Now the TPM has the KeyMat in it and depending on how it’s configured defines the way KeyMat gets into system RAM at boot up.

In many cases TPMs or other crypto fill devices can be set up to just load the KeyMat automatically on bootup with either a minimal (weak) PIN/Password/Passphrase or no protection at all on the (incorrect) assumption that an attacker cannot get it out of RAM without having hardwired physical access…

So just turning a computer on can in many cases cause the KeyMat to get pulled into memory even though it might not let you procead to fully boot into the OS without entering a user name and password etc…

Thus it’s quite possible to have a computer system with high entropy KeyMat stored in a secure module inside it that is used for full encryption of the data on the HD. That in reality is realy only protected by a four digit PIN or short guessable username and password/passphrase. That can usually be “guessed” in some way with access to the hardware (If I remember Correctly Apple phones and other smart phones suffer from this problem).

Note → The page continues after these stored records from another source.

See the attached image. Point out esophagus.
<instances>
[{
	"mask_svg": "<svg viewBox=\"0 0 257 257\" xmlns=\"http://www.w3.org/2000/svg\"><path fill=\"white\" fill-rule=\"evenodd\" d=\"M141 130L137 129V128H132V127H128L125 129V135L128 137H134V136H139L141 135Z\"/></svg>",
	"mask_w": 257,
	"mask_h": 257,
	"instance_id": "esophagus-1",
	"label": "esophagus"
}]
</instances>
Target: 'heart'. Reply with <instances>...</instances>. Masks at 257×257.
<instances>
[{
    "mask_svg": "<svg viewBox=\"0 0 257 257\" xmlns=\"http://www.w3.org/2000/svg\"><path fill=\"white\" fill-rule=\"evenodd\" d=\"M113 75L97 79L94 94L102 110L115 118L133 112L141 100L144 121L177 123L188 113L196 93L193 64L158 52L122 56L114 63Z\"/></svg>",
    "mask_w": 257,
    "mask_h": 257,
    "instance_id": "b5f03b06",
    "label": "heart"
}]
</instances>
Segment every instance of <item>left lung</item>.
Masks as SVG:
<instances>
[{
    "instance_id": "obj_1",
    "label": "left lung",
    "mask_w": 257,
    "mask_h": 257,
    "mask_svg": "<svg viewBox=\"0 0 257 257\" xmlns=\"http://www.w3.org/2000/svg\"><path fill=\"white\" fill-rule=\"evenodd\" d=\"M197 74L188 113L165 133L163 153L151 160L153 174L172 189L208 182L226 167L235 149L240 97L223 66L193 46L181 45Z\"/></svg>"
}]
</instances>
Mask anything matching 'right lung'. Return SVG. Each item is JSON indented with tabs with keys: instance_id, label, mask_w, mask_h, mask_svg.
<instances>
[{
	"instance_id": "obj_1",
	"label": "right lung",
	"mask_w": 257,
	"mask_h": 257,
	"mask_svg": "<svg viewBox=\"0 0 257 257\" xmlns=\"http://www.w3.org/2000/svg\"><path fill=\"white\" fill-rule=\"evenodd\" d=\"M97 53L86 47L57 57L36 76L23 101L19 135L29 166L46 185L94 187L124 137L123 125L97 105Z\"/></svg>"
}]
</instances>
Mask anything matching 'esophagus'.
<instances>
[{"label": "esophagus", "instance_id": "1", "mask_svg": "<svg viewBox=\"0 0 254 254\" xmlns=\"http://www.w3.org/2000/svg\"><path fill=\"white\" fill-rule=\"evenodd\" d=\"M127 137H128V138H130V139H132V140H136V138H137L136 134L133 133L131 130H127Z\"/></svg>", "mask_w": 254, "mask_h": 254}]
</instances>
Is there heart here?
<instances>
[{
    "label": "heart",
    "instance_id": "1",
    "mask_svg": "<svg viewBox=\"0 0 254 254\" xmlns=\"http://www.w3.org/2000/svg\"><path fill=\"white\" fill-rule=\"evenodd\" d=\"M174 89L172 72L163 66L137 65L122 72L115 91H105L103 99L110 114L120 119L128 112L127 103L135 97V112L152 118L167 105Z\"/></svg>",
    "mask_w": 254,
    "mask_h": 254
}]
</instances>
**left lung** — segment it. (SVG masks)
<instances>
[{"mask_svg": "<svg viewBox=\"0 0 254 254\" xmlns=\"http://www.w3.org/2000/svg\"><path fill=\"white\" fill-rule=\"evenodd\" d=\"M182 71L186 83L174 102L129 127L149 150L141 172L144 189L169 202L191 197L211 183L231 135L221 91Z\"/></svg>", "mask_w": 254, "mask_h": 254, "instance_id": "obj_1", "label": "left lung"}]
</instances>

Worse this weak “user input” can usually be collected with a suitably small device such as a keyboard logger or miniture CCTV camera hidden in a ceiling fixture etc etc or just picking the users pocket, or reading the sticky note attached to the screen/keyboard where the user has healpfully written it down as an aid memoir.

It’s problems such as these that makes the use of FDE and other “data at rest” security systems a bit pointless for the majority of users. In some respects the whole FDE marketplace is not actually driven by “real security concerns” but “checkbox audit concerns”.

Wael January 2, 2013 11:45 AM

@ Clive Robinson

It sometimes helps to understand what threat the TPM in your description protects against. The two main threats are:

1- Removal of the Hard drive from a server and and attempting to decrypt the volume offline (off site)

2- Booting the server or pc from secondary media (cd rom, a linux drive, etc…) then attempting to decrypt the secondary volume.

As far as I know, the TPM does a good job protecting against those two attacks.

Keep in mind, however, that the main purpose of a TPM is not for encrypting a volume — this was an ancillary first commercial use of the TPM (Trusted Platform Module). Refer to our previous discussion about what “Trusted boot” means as opposed to “Secure boot”, or for that matter, the definition of “Security”…

The TPM does not simply store KeyMat, it seals it to a platform state. Without that state (which will surely be the case when you mount the stolen drive on a different server with a different TPM), the KeyMatt will not be available. And it’s decrypted within the TPM. There are various configurations and architectures for using a TPM to assist in full volume encryption. Some implementations are strong, and some are, well… a little weaker…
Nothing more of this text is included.